Instructions:
a) Decide whether each statement below agrees with the article on judo master Keiko Fukuda. Answer yes or no for each, and quote the deciding words of the article. (i) Fukuda studied judo under its founder, Jigoro Kano, in the 1930s. (ii) Japan's equivalent judo association has acknowledged Fukuda's 10th-degree black belt. (iii) Fukuda began teaching in Noe Valley in 1973.
b) Resume the article on judo master Keiko Fukuda, picking up right after its final sentence.

Given passage:

As one of her last moves, judo master Keiko Fukuda established a foundation that will fund scholarships for girls and women who wish to learn the “gentle” martial art.    1989 photo by Charles Kennard


The world’s top-ranked female judo master, Keiko Fukuda, died in her Noe Valley home Feb. 9, but her legacy lives on, thanks to her foundation supporting women’s participation in the martial art.

Fukuda, who was two months shy of her 100th birthday, died of natural causes in her sleep, according to her longtime friend, student, and roommate Shelley Fernandez.

“It’s the end of an era,” said Fernandez, the former president of the San Francisco chapter of the National Organization for Women.

The granddaughter of the last Japanese Samurai warrior, Fukuda studied the nonviolent martial art with its founder Jigoro Kano in the 1930s. She was invited to teach judo in the United States in the 1960s. Not long after, she earned American citizenship, in a time of strict quotas on Asian immigrants, through her work training female military and police officers across the country.

She taught at Mills College and San Francisco City College, as well as at the Soko Joshi Judo & Self Defense Club on Castro at 26th Street.

Standing less than five feet tall, Fukuda progressed through the ranks of judo. Her belts and degrees—the mark of excellence bestowed by judo authorities—did not keep pace, however.

“She was a fifth-degree [black belt] for 30 years, and you’re supposed to have promotion every 10 years,” said Fernandez. Only after Fernandez started a petition that publicized the situation did the Japanese judo authorities award Fukuda a sixth belt.

In 2012, she became the only woman to be awarded the art’s highest rank, a 10th-degree black belt called the 10th dan, by the U.S.A. Judo Association. Though she has been recognized as a national treasure by Japan, that country’s equivalent association, the Kodokon Judo Institute, has yet to acknowledge her rank.

A film about her life, Mrs. Judo: Be Strong, Be Gentle, Be Beautiful, was released a year ago at the International Asian American Film Festival. A day before her death, she had been invited to travel to a screening of the film in Moscow, Fernandez said. Fukuda wrote the introduction to a book on judo by Russian President Vladimir Putin.

She also was nominated to be honored this year by the John F. Kennedy Center for the Performing Arts, which issues annual awards to artists for their contributions to American culture. (Artists must be alive to win.)

World Master, Local Teacher

Fukuda started teaching in Noe Valley in 1973.

One of her students, Sara Jobin, is the first female conductor of the San Francisco Opera.

“She was breaking boundaries all the time, so she could understand what that meant for me, and she supported me in that,” Jobin said.

“She had such a fighting spirit, but her way was so gentle,” she said. “What I take away from her life is this incredible determination to carry on the task she was charged with, which was to bring judo to the world.”

Data extract:
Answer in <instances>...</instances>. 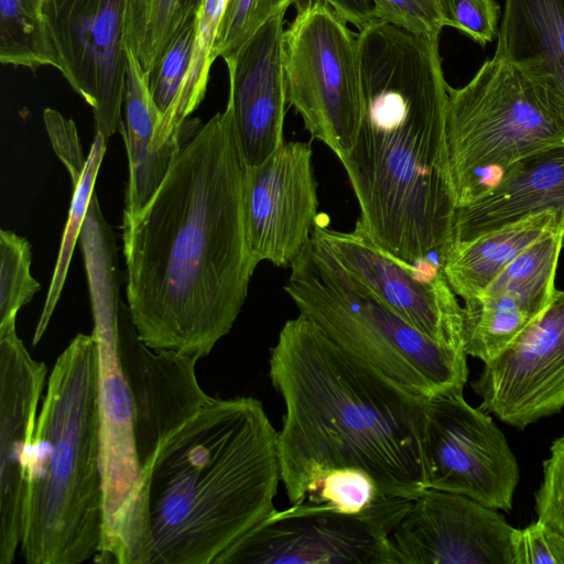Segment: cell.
---
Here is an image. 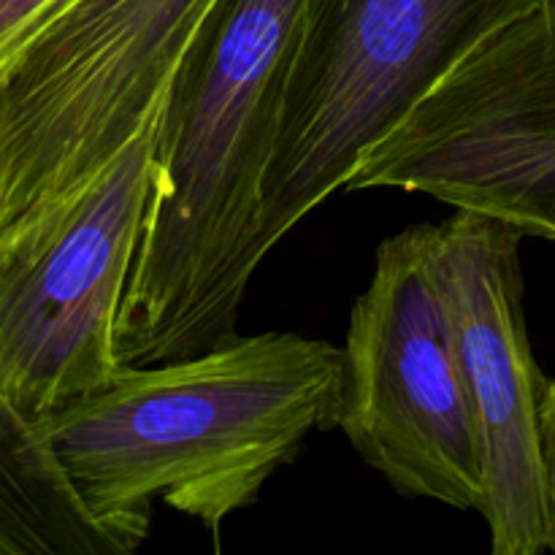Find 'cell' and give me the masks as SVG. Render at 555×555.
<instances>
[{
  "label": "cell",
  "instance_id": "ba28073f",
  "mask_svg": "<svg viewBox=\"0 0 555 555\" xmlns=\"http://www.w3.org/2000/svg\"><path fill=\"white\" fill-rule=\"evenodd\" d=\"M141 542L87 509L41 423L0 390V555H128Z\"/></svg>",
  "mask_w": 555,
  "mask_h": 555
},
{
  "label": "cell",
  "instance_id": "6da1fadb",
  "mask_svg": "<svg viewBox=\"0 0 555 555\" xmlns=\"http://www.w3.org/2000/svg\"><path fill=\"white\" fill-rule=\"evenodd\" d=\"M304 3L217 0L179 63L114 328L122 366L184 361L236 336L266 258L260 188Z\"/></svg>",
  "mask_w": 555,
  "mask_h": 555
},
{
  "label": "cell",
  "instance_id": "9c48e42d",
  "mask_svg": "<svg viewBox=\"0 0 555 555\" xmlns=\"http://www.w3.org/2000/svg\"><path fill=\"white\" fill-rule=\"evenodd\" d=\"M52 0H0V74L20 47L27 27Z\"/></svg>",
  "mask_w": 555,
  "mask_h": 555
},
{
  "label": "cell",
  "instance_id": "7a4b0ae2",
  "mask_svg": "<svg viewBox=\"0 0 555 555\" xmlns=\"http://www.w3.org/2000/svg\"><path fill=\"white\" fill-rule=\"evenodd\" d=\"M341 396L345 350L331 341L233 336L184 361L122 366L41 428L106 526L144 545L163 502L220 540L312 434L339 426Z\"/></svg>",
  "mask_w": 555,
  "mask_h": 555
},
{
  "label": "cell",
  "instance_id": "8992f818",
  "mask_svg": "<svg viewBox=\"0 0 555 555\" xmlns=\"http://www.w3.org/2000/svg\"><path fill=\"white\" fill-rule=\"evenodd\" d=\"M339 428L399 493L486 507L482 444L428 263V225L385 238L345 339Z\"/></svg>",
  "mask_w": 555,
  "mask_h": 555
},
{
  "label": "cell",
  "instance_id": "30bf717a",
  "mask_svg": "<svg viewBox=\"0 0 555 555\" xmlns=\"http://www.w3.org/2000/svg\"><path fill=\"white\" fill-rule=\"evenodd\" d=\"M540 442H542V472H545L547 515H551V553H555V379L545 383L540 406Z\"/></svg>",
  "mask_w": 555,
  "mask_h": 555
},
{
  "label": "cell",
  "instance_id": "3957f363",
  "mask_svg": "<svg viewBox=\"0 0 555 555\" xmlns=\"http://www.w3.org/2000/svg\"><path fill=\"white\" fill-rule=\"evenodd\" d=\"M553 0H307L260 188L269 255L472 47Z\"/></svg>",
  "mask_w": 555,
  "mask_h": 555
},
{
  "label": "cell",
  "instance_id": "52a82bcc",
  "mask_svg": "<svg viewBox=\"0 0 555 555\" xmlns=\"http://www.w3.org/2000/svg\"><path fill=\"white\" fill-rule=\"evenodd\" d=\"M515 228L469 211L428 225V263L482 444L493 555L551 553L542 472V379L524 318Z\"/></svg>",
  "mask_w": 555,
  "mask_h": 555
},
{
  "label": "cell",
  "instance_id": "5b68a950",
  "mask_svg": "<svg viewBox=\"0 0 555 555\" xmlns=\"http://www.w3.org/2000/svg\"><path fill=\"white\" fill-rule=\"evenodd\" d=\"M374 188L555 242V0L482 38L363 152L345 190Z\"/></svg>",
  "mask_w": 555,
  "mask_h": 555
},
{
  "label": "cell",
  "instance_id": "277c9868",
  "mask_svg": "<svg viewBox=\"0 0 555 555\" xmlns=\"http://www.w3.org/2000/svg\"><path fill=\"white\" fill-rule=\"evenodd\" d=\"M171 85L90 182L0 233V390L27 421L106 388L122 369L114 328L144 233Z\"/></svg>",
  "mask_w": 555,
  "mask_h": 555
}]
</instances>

Answers provided:
a)
(i) Yes: "Fukuda studied the nonviolent martial art with its founder Jigoro Kano in the 1930s."
(ii) No: "that country’s equivalent association, the Kodokon Judo Institute, has yet to acknowledge her rank."
(iii) Yes: "Fukuda started teaching in Noe Valley in 1973."

b)
Fukuda taught everyone from disadvantaged middle school students in Colma to women who had been targets of rape and robbery, Fernandez said.

“She had this great talent for bonding people together to be like a judo family,” Fernandez said. “She was always seeing the good in people—she had no negative energy at all.”

Only five months before her death, the two women started the Keiko Fukuda and Shelley Fernandez Girls and Women Judo Foundation Inc. Among other things, the foundation will provide scholarships to women who want to study judo and compete in its tournaments.

The judo classes at the Noe Valley gym, called a dojo, will continue under the leadership of Fukuda’s designated successor, Sensei Wilina Monar, Fernandez said. Girls ages 13 and up are invited every Tuesday and Thursday night from 6 to 8 p.m.

Her annual tournament will continue too, Fernandez said.

From Refined to Silly

Fukuda sometimes practiced the arts taught to her and most young women in early 20th-century Japan: flower-arranging, calligraphy, and playing the shamisen, a three-stringed mandolin-like instrument.

She also found joy in less elegant objects, like the wind-up toy hamster decked out in martial arts garb that sat in the dojo, said Fernandez.

“She loved it—she laughed whenever her students put it on,” she said.

The hamster will now reside with Fukuda’s ashes, Fernandez said. In accordance with Fukuda’s wishes, half of the ashes will be buried in Japan and half in Olivet Memorial Park, Colma.

“She wants her students to be able to talk to her before judo camp and tournaments,” Fernandez said.


There will be a special tribute screening of Mrs. Judo on Thursday, March 21, 4:30 p.m., at the Sundance Kabuki Cinema, 1880 Post St. It is a free public screening hosted by CAAMFest (formerly the San Francisco International Asian American Film Festival).

A memorial for Keiko Fukuda will be held Friday, March 22, at 11 a.m. at the Herbst Theater, 401 Van Ness Ave. For more information about the foundation or to purchase one of Fukuda’s textbooks, please contact Julie Hoitt at Hoitts@sbcglobal.net.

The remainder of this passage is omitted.